Why does the Borrow trait require the borrowed type to be a reference?

Question

Imagine some event source, which produces events represented as an enum. Of course, for best efficiency, this producer is zero-copy, ie it returns references to its internal buffers:

enum Variant<'a> {
    Nothing,
    SomeInt(u64),
    SomeBytes(&'a [u8])
}

impl Producer {
    fn next(&'a mut self) -> Variant<'a> { ... }
}

This is perfectly fine for consumers that don't require lookahead or backtracking, but sometimes there is a need to save some sequence of events. Thus, our Variant type becomes a generic:

enum Variant<BytesT> {
    Nothing,
    SomeInt(u64),
    SomeBytes(BytesT)
}

type OwnedVariant = Variant<Vec<u8>>;
type BorrowedVariant<'a> = Variant<&'a [u8]>;

Here, we end up with two types with "owner-reference" relationship, which is similar to pairs Vec<T> - &[T] , String - &str . Docs suggest builtin traits Borrow and ToOwned which provide just what is required except for a subtle nuance:

trait Borrow<Borrowed: ?Sized> {
    fn borrow(&self) -> &Borrowed;
    // this: -----------^
}

pub trait ToOwned {
    type Owned: Borrow<Self>;
    fn to_owned(&self) -> Self::Owned;
}

Result of borrow is required to be a reference to something , which BorrowedVariant<'a> is obviously not. Removing this requirement solves this problem (here, names are prefixed with alt to emphasize the fact this is an alternative interface):

trait AltBorrow<'a, AltBorrowed> {
    fn alt_borrow(&'a self) -> AltBorrowed;
}

trait AltToOwned<'a> {
    type AltOwned: AltBorrow<'a, Self>;
    fn alt_to_owned(&'a self) -> Self::AltOwned;
}

This trait could then be implemented for standard types, eg Vec :

impl<'a, T> AltBorrow<'a, &'a [T]> for Vec<T> {
    fn alt_borrow(&'a self) -> &'a [T] {
        self.as_slice()
    }
}

impl<'a, T> AltToOwned<'a> for &'a [T]
    where T: Clone
{
    type AltOwned = Vec<T>;

    fn alt_to_owned(&'a self) -> Vec<T> {
        self.to_vec()
    }
}

As well as for the Variant enum in question:

impl<'a> AltBorrow<'a, BorrowedVariant<'a>> for OwnedVariant {
    fn alt_borrow(&'a self) -> BorrowedVariant<'a> {
        match self {
            &Variant::Nothing => Variant::Nothing,
            &Variant::SomeInt(value) => Variant::SomeInt(value),
            &Variant::SomeBytes(ref value) => Variant::SomeBytes(value.alt_borrow()),
        }
    }
}

impl<'a> AltToOwned<'a> for BorrowedVariant<'a> {
    type AltOwned = OwnedVariant;

    fn alt_to_owned(&'a self) -> OwnedVariant {
        match self {
            &Variant::Nothing => Variant::Nothing,
            &Variant::SomeInt(value) => Variant::SomeInt(value),
            &Variant::SomeBytes(value) => Variant::SomeBytes(value.alt_to_owned()),
        }
    }
}

---

Finally, the questions:

1. Am I misusing the original Borrow / ToOwned concept? Should I use something else to achieve this?
2. If not, then what are the reasons why the current less-generic interface from std::borrow might have been preferred?

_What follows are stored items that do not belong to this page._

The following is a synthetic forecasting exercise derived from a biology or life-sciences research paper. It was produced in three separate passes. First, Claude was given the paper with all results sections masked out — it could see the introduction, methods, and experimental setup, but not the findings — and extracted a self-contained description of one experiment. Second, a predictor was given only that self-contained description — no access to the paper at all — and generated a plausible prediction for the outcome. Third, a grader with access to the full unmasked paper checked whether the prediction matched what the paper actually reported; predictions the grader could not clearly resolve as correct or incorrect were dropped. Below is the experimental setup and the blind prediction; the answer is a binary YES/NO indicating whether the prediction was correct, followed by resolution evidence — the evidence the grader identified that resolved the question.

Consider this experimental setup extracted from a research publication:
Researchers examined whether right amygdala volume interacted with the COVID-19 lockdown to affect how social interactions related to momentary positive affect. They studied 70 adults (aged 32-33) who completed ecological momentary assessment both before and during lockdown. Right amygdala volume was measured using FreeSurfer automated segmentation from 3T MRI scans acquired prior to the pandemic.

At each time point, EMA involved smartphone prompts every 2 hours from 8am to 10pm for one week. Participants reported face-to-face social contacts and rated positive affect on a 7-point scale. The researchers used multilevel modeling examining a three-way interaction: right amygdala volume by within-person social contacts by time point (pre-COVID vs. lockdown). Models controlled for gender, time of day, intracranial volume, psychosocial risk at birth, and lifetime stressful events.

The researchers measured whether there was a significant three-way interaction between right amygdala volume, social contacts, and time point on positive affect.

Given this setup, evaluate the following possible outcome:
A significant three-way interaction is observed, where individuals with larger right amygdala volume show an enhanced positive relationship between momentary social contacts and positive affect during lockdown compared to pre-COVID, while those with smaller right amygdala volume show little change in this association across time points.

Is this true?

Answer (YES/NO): NO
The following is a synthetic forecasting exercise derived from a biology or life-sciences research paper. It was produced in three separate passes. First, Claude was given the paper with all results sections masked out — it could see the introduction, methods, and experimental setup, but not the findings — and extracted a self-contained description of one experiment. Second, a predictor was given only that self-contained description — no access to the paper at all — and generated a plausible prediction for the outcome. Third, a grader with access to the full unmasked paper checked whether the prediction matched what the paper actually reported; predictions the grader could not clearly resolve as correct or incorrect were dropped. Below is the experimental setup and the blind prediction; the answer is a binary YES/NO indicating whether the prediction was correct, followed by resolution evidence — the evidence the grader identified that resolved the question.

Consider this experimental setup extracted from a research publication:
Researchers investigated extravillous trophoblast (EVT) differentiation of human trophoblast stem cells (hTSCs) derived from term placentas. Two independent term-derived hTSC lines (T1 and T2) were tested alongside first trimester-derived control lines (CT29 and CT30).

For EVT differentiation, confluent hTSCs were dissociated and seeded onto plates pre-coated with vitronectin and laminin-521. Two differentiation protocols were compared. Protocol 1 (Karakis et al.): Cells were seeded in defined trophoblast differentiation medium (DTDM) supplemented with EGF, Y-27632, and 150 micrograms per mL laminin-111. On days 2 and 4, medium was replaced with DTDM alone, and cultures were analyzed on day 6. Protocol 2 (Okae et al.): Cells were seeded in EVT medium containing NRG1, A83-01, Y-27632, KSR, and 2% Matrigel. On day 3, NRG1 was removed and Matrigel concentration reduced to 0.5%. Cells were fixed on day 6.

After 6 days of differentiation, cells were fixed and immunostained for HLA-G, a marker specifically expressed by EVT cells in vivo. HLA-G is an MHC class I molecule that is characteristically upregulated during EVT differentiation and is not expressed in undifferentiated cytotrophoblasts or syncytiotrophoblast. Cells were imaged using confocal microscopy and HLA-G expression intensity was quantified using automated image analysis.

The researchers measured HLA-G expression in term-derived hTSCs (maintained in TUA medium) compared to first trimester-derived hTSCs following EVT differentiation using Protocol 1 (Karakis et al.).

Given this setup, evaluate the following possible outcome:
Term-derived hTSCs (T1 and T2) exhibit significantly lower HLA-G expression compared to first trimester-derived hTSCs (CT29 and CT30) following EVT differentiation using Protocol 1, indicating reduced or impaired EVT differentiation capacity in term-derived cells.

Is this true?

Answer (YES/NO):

This example on Rust playpen

Answer 1

Got some explanation on #rust IRC.

From aturon :

the short answer is: we'd need higher-kinded types (HKT) to do better here; it should be possible to smoothly "upgrade" to HKT later on, though

(this is a pattern that's come up a few places in the standard library)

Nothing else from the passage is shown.